(Problem description)
Leave out the pictures and retype exactly the lines from the one with "Note the precision" through the end of the records.

(Crawled caption data)
__________________________________________________

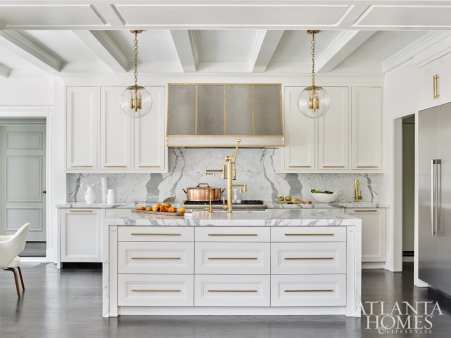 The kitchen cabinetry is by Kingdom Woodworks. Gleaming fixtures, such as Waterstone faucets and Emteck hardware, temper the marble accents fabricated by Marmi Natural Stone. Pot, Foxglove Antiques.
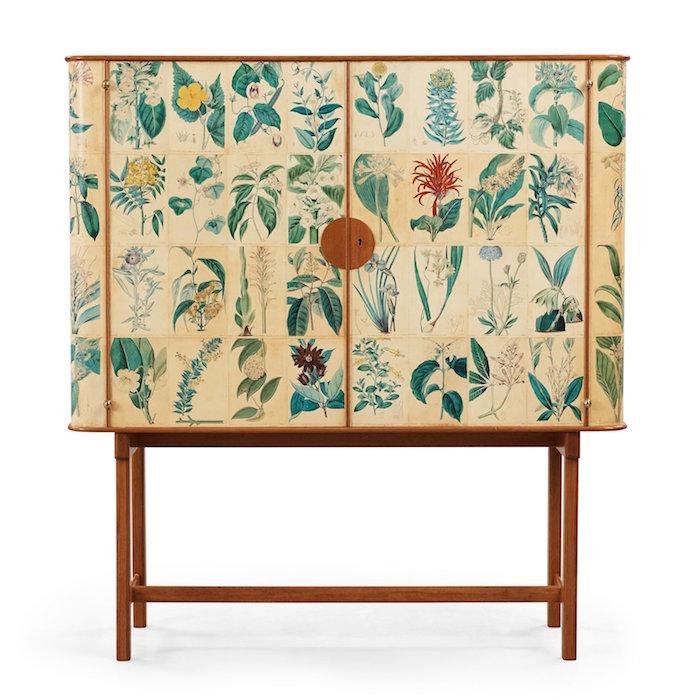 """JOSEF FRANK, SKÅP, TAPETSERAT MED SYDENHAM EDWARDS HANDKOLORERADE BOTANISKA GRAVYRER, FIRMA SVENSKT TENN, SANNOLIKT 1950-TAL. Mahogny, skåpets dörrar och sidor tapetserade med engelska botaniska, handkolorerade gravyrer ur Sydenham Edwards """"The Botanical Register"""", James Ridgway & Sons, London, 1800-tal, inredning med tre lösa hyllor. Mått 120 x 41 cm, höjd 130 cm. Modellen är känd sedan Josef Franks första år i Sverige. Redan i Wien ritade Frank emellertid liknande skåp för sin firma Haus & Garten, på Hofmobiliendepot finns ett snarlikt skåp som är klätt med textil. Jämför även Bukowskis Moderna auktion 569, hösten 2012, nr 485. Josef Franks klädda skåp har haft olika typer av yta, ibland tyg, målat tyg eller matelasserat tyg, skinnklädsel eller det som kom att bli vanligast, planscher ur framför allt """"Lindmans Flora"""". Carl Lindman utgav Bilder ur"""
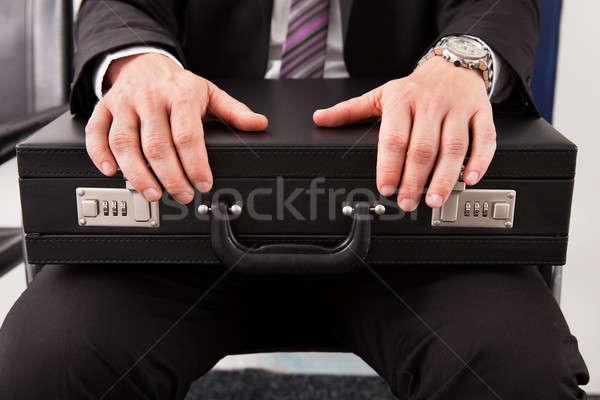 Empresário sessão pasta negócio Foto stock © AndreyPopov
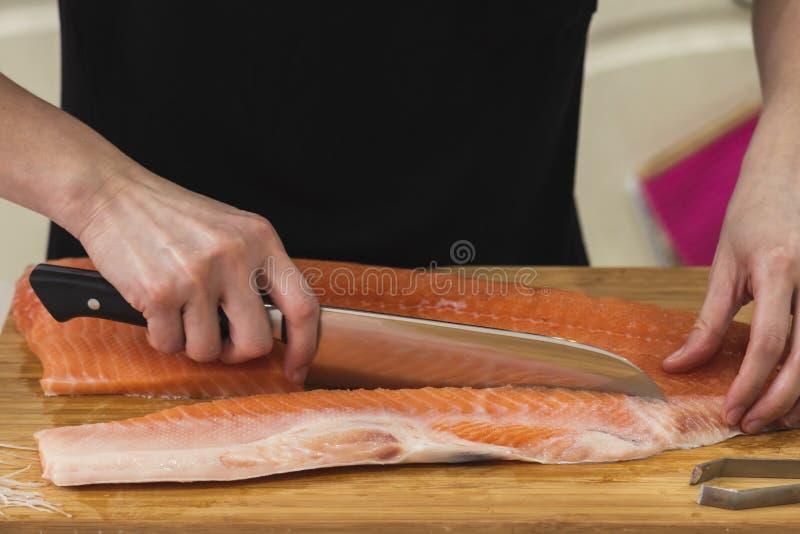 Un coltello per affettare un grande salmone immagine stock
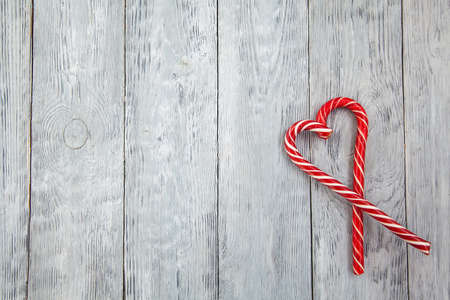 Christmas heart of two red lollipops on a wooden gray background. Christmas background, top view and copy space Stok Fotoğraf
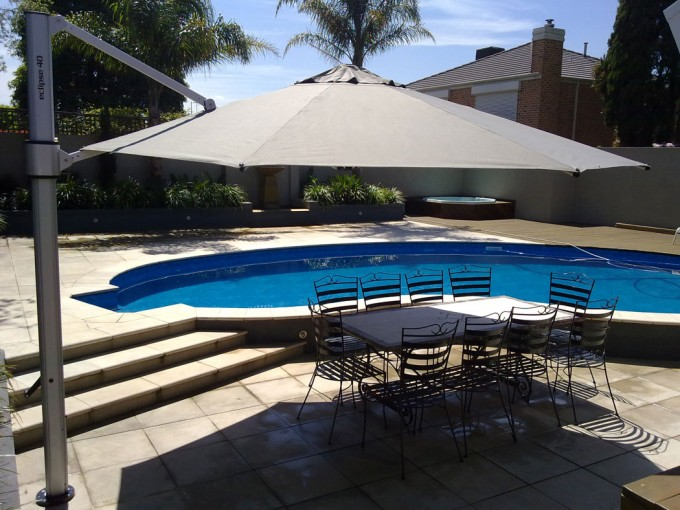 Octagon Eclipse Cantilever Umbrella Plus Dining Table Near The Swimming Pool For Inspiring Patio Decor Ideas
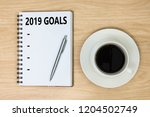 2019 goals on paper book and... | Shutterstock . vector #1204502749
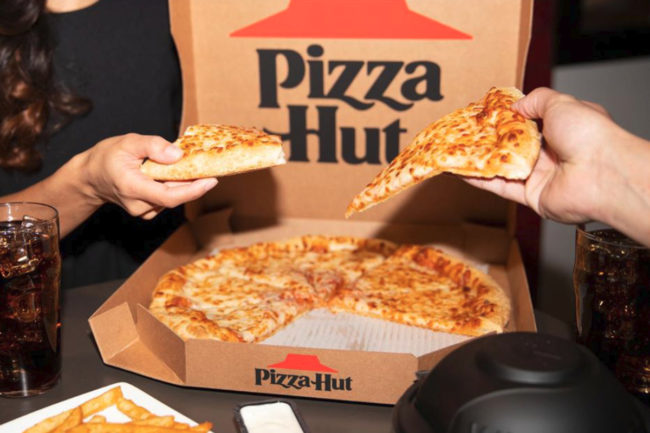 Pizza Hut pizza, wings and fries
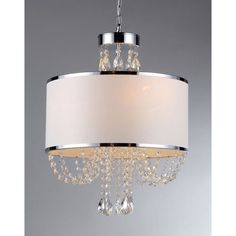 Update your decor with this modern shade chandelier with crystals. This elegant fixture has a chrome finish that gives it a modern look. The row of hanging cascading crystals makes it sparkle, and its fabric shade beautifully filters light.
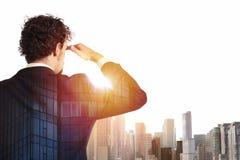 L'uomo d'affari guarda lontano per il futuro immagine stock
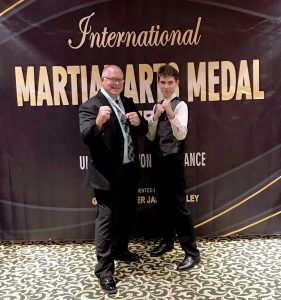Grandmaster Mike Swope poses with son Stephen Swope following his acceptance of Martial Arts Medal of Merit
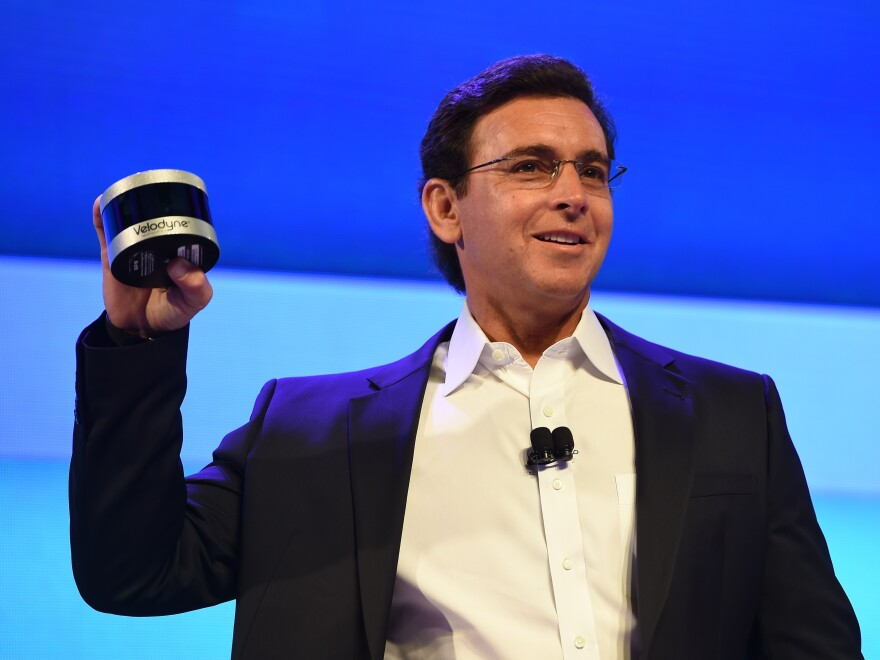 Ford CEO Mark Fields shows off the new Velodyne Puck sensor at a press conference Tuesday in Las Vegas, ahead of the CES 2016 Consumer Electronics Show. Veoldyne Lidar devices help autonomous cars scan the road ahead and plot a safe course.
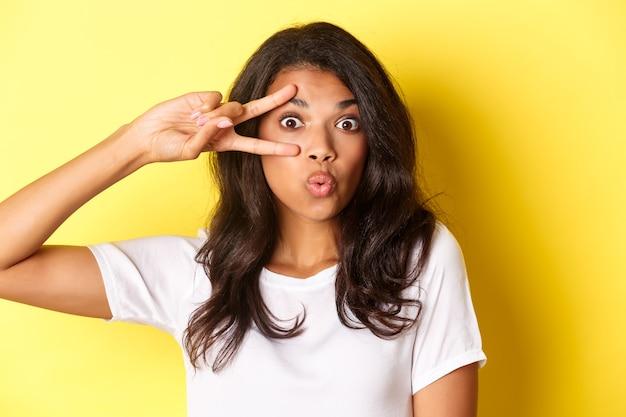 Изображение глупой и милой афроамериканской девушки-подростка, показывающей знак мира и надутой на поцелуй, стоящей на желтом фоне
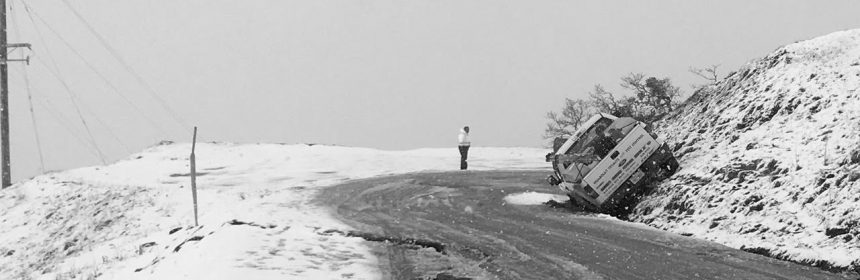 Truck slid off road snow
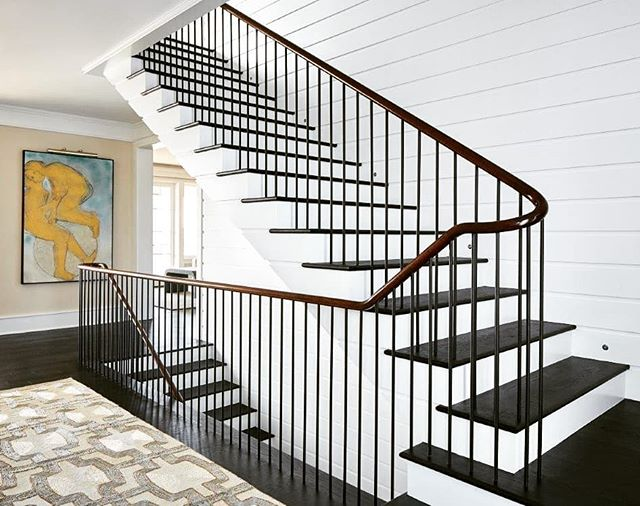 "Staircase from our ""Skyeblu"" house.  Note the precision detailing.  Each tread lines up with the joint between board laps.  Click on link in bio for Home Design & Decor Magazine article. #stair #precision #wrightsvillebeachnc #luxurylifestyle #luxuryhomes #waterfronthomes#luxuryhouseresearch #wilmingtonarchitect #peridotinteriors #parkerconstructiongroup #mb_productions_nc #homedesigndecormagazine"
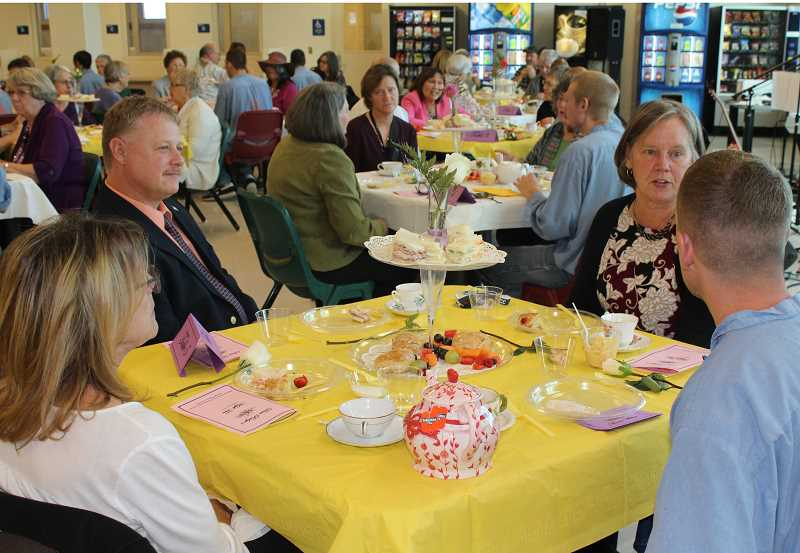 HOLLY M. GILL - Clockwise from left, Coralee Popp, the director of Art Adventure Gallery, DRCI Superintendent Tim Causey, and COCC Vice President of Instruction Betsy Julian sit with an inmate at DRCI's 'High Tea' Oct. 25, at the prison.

__________________________________________________

(Solution to this problem)
 "Staircase from our ""Skyeblu"" house.  Note the precision detailing.  Each tread lines up with the joint between board laps.  Click on link in bio for Home Design & Decor Magazine article. #stair #precision #wrightsvillebeachnc #luxurylifestyle #luxuryhomes #waterfronthomes#luxuryhouseresearch #wilmingtonarchitect #peridotinteriors #parkerconstructiongroup #mb_productions_nc #homedesigndecormagazine"
 HOLLY M. GILL - Clockwise from left, Coralee Popp, the director of Art Adventure Gallery, DRCI Superintendent Tim Causey, and COCC Vice President of Instruction Betsy Julian sit with an inmate at DRCI's 'High Tea' Oct. 25, at the prison.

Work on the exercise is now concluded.